Dans le cadre d’une rupture conventionnelle, la décision de l’administration, étape décisive de la procédure, marque la rupture ou la poursuite du contrat de travail.

 

En effet, l’homologation acte la rupture du contrat tandis que le refus d’homologation laisse subsister l’existence de ce dernier.

 

Il est donc impératif de ne pas préjuger de l’homologation de la convention en remettant de manière hâtive les documents de fin de contrat.

 

L’administration dispose d’un délai de 15 jours ouvrables à compter de la réception de la demande pour prendre une décision.

 

A défaut de notification dans ces délais, le silence de l’administration vaut homologation.

 

Pendant ce délai, le contrat de travail continue de produire ses effets, c’est pour cela qu’il ne faut en aucun cas remettre les documents à ce moment-là.

 

C’est toute la portée de cette décision (cas.

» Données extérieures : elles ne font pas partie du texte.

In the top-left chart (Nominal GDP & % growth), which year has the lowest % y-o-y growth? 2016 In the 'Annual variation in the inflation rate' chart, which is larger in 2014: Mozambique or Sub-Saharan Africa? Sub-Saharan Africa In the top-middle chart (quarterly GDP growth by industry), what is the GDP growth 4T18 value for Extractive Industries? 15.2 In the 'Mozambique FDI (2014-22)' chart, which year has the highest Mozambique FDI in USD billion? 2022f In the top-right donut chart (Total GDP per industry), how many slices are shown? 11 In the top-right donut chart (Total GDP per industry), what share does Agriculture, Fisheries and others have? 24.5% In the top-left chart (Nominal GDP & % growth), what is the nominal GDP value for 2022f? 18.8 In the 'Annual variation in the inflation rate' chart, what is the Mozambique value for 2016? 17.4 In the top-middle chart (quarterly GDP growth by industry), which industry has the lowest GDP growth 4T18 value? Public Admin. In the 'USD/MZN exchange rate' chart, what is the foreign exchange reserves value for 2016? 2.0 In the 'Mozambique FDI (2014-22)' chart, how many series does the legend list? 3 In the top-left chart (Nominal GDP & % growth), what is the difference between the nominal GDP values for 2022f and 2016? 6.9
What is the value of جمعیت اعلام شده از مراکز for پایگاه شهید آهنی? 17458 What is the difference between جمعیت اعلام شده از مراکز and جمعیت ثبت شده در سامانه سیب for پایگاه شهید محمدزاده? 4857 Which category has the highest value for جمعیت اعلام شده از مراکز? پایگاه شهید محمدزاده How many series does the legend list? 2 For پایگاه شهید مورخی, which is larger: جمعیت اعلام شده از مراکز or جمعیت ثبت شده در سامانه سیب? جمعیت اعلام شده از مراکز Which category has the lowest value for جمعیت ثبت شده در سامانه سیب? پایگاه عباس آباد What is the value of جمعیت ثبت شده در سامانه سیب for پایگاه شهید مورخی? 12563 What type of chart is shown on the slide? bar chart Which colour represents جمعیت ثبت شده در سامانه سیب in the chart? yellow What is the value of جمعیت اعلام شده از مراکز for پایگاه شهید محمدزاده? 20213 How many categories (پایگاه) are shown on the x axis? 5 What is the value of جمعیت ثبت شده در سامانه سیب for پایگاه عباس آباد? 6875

Soc. 6 juillet 2016 (n° 14-20.323).

 

Les juges, considérant que le contrat de travail produit encore tous ses effets tant qu’il n’y a pas eu homologation, interprètent la transmission trop hâtive des documents de fin de contrat comme une rupture du contrat à l’initiative de l’employeur , et analysent donc la situation comme étant un licenciement non motivé, autrement dit sans cause réelle et sérieuse.

 

Attendu, cependant, que selon l’article L. 1237-14 du code du travail, la validité de la convention de rupture est subordonnée à son homologation ;

Qu’en statuant comme elle l’a fait, alors que s’analyse en un licenciement non motivé, le fait pour l’employeur d’adresser au salarié, sans attendre la décision relative à l’homologation, une attestation ASSEDIC et un solde de tout compte, la cour d’appel a violé les textes susvisés ».